T2108 Update (November 2, 2012) – Churn and Burn

(T2108 measures the percentage of stocks trading above their respective 40-day moving averages [DMAs]. It helps to identify extremes in market sentiment that are highly likely to reverse. To learn more about it, see my T2108 Resource Page. You can follow real-time T2108 commentary on twitter using the #T2108 hashtag. T2108-related trades and other trades are posted on twitter using the #120trade hashtag)

T2108 Status: 41.1%
VIX Status: 17.6
General (Short-term) Trading Call: Hold

Reference Charts (click for view of last 6 months from Stockcharts.com):

S&P 500 or SPY
SDS (ProShares UltraShort S&P500)
U.S. Dollar Index (volatility index)
VIX (volatility index)
VXX (iPath S&P 500 VIX Short-Term Futures ETN)
EWG (iShares MSCI Germany Index Fund)
CAT (Caterpillar)

Commentary
The market was closed for the first two days of this week due to the damage and chaos of Hurricane Sandy. The market opened to what I am calling churn and burn. On Wednesday, the market ended flat after first opening up, selling off to a small loss, and then bouncing back to end flat. This turned out to be a microcosm of the next two days which featured a huge rally on Thursday followed by a huge sell-off on Friday. Neither move made much sense, so it is just as well the S&P 500 ended the week with no progress. I think this week will be a microcosm for the year.

The larger technical context to trading this week was support from the May, 2012 closing high and overhead resistance from the S&P 500’s QE3 price and the 50DMA. The triple-top that printed across September and October still loom large overhead.


The S&P 500 just churned and burned between support and resistance this week
The S&P 500 just churned and burned between support and resistance this week

T2108 ended the week three percentage points higher than last week. I had thought this would be the week T2108 hits oversold territory for the first time in five months. Now, it seems unlikely to do so for the foreseeable future.

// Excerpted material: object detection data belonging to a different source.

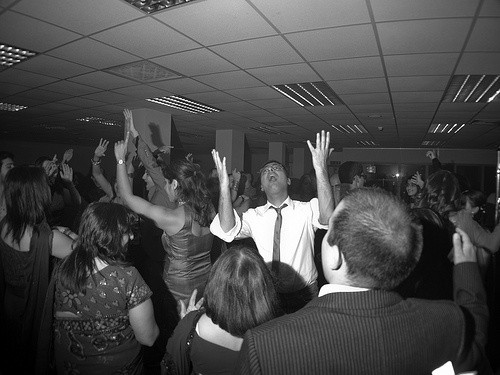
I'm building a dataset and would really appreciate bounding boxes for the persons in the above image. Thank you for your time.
[0,163,85,374]
[3,107,498,323]
[233,186,489,373]
[154,246,285,375]
[36,202,161,374]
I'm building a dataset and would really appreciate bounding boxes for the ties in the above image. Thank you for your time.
[270,204,288,275]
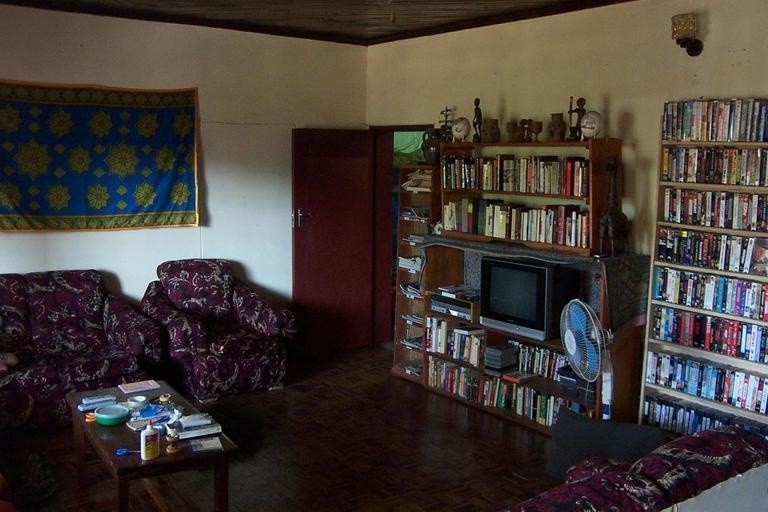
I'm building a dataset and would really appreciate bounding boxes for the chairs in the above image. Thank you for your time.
[141,258,306,407]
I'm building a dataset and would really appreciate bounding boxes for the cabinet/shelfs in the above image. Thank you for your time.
[421,299,645,444]
[390,162,465,400]
[635,98,768,446]
[434,136,624,257]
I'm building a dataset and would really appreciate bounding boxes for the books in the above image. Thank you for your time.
[643,96,768,436]
[399,170,431,375]
[118,379,160,394]
[443,157,588,248]
[164,414,222,439]
[424,286,571,426]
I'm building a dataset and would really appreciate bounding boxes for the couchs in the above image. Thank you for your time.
[500,424,768,511]
[0,268,166,432]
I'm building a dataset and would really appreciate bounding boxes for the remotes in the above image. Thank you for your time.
[77,400,116,411]
[82,394,116,405]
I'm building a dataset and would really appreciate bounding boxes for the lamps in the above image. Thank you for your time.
[671,11,706,58]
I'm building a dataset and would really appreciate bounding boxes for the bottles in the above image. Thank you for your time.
[140,418,160,461]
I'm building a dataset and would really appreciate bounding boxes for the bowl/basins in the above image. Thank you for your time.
[95,406,129,425]
[126,395,148,409]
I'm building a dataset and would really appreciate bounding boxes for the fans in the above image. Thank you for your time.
[558,297,616,419]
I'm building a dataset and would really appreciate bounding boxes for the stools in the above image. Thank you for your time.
[548,414,665,482]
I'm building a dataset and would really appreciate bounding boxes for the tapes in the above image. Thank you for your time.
[127,396,147,407]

On either side of the S&P 500 are two important developments: sinking tech stocks and resilient financial stocks. The NASDAQ (QQQ) continues to teeter on critical 200DMA support. Friday printed a bearish engulfing pattern that seems certain to weigh the index through a major breakdown. On the other hand, the SPDRs Select Sector Financial ETF (XLF) remains comfortably above BOTH its uptrending 50 and 200DMAs.


The NASDAQ continues to teeter on a major breakdown
The NASDAQ continues to teeter on a major breakdown


Unlike the major indices, the financials are still enjoying an uptrend from the June lows
Unlike the major indices, the financials are still enjoying an uptrend from the June lows


I think it is impossible to say which side will win, but I am now monitoring both developments carefully. For now, my bias remains mildly bearish, somewhat moderated by what still seems like bullish divergence from the currency market. This bias will change if T2108 prints oversold OR the S&P 500 manages to overcome triple top resistance. Given my expectations for a “churn and burn” market through the rest of this year, I doubt either milestone will get hit. Each milestone could get tested and generate false hopes and/or doom. The biggest wildcard will be the market’s response to the approaching fiscal cliff deadline.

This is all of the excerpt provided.